Malware that works at Ring0, generally known as rootkit, is one of the most concerning in many environments because it shares privileges and capabilities with antivirus and EDR solutions, which greatly complicates its detection as far as they can tamper and/or hide the data that allows its detection with relative ease.

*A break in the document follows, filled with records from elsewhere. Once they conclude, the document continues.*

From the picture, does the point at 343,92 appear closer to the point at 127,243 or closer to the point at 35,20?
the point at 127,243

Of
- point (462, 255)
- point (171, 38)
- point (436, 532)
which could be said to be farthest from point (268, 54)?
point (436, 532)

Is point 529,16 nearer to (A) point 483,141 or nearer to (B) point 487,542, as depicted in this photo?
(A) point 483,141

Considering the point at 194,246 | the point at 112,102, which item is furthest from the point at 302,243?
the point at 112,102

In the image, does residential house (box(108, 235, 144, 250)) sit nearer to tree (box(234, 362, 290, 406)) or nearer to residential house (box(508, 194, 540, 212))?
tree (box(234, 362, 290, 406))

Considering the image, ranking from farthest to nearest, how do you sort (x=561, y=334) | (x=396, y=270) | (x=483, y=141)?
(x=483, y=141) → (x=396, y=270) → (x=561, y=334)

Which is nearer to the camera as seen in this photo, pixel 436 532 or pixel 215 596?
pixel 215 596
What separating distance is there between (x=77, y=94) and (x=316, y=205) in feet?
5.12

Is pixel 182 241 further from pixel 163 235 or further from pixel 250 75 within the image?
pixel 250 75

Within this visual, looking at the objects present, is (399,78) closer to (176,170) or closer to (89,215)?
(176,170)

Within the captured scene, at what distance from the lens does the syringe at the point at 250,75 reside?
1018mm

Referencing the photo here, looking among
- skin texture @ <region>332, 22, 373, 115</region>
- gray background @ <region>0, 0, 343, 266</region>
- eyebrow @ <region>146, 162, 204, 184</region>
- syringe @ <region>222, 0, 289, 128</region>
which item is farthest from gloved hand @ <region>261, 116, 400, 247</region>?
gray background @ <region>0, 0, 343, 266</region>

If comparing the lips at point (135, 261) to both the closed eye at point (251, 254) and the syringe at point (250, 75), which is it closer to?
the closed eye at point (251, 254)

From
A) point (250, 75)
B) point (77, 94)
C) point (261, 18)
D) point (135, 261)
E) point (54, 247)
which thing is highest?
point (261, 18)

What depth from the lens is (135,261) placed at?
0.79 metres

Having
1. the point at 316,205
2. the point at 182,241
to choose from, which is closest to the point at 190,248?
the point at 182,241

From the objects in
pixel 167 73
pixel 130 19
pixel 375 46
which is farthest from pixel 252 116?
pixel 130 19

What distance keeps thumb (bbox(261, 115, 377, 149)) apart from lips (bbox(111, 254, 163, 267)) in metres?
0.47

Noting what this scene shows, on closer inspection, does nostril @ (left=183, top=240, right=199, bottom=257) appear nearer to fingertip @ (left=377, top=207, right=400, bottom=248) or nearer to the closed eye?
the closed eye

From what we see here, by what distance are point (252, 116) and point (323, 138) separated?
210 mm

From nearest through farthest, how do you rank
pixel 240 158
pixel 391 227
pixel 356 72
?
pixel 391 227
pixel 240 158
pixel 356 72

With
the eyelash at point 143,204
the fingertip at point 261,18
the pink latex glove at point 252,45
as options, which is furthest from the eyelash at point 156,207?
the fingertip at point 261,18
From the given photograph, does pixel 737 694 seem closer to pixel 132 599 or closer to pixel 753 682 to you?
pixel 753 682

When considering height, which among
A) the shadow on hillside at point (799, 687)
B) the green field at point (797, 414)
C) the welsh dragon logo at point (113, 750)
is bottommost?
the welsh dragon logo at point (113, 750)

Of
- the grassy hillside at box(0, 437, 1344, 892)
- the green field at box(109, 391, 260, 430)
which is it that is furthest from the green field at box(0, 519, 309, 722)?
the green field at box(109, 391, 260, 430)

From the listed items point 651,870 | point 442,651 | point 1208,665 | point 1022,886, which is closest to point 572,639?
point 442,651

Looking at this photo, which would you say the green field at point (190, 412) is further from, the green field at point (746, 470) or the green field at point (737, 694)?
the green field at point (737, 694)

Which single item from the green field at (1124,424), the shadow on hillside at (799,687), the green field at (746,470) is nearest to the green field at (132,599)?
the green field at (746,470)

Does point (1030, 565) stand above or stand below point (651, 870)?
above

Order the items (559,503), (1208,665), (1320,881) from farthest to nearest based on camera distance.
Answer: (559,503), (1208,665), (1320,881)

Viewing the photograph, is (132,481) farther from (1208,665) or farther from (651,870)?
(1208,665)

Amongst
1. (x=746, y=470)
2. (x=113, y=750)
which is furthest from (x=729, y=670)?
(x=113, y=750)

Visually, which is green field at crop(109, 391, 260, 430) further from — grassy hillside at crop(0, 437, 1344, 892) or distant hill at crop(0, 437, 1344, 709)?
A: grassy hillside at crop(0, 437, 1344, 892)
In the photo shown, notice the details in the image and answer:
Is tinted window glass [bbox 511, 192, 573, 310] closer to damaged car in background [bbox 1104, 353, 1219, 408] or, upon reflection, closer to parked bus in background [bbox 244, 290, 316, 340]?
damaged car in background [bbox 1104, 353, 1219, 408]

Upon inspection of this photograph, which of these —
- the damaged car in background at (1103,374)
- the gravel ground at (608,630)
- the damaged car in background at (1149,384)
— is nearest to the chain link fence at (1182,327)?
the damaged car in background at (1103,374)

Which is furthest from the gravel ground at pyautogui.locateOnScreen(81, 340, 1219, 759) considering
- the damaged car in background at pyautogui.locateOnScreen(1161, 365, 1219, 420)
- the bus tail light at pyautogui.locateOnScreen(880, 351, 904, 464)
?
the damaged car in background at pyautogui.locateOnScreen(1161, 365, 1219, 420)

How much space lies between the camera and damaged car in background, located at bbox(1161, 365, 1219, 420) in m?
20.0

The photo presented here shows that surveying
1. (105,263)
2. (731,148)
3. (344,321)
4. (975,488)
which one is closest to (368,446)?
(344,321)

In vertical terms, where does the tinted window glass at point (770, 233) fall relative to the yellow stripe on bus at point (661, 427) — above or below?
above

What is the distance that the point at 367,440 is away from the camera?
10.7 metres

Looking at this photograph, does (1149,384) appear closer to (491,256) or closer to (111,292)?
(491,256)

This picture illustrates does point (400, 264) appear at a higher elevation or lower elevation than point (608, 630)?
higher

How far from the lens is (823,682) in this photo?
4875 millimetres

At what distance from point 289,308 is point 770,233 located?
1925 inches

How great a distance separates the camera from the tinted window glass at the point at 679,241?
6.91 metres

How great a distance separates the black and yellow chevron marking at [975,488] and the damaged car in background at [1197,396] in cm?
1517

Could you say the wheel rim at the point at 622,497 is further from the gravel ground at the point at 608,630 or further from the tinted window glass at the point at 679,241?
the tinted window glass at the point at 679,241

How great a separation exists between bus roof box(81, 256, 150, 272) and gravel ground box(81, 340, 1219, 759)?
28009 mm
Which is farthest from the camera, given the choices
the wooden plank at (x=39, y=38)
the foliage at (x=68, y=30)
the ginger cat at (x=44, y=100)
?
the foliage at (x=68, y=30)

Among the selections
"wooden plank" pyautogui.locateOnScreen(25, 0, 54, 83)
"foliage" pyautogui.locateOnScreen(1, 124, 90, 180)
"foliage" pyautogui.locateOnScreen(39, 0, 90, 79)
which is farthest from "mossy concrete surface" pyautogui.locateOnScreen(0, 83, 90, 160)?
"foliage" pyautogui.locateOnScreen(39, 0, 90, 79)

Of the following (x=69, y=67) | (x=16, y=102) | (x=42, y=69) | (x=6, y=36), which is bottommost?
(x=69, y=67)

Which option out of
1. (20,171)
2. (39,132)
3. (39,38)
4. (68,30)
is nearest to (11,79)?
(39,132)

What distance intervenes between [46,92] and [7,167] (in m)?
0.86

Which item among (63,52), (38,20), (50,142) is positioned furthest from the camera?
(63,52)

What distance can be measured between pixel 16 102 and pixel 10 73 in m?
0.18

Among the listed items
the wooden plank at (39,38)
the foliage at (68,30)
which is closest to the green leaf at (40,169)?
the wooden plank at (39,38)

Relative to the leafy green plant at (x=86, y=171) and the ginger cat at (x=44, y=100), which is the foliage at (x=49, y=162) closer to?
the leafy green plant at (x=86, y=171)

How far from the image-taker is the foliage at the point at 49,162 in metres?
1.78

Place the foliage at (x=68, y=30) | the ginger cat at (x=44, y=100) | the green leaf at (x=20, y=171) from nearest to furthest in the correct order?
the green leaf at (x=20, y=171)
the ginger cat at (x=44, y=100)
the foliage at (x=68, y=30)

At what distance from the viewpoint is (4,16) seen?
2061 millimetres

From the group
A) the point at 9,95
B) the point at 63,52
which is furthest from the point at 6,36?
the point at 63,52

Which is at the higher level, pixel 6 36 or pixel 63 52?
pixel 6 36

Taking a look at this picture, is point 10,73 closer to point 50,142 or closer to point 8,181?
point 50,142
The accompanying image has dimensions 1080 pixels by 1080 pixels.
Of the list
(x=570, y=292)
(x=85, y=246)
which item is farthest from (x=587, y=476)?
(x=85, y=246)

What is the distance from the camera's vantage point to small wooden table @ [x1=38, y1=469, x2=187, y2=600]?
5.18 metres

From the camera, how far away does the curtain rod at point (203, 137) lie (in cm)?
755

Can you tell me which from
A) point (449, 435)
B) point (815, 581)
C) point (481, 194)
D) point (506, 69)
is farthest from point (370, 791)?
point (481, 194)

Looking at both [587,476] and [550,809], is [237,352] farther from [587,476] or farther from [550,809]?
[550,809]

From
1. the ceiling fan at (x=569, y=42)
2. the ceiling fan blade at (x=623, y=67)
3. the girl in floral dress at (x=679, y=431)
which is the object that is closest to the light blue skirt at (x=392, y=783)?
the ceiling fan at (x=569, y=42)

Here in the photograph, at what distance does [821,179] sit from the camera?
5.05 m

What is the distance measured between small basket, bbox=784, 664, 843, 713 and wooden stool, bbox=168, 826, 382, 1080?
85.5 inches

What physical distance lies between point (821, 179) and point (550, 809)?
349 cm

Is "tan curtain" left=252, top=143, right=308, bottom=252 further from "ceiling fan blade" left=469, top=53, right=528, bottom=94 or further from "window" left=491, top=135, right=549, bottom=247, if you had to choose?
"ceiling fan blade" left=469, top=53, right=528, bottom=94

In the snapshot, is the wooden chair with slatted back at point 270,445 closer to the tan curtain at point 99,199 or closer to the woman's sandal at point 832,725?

One of these examples is a threat Known FK_Undead, which among its multiple stages of infection and modules, has at least 3 different Rootkit modules.

This malware family was detected for the first time in November 2018 and has remained active and in continuous evolution.

Regarding it’s infecction chain, from what has been observed to date, the first element with which it infects a system is a dropper that renames itself as “ntprint.exe” and copies itself to the %TEMP% folder.

It check’s the victim’s location by contacting to “http://pv.sohu.]com/cityjson” after which downloads an executable protected with VMProtect that is stored in the %programdata% folder with a random name and executes it.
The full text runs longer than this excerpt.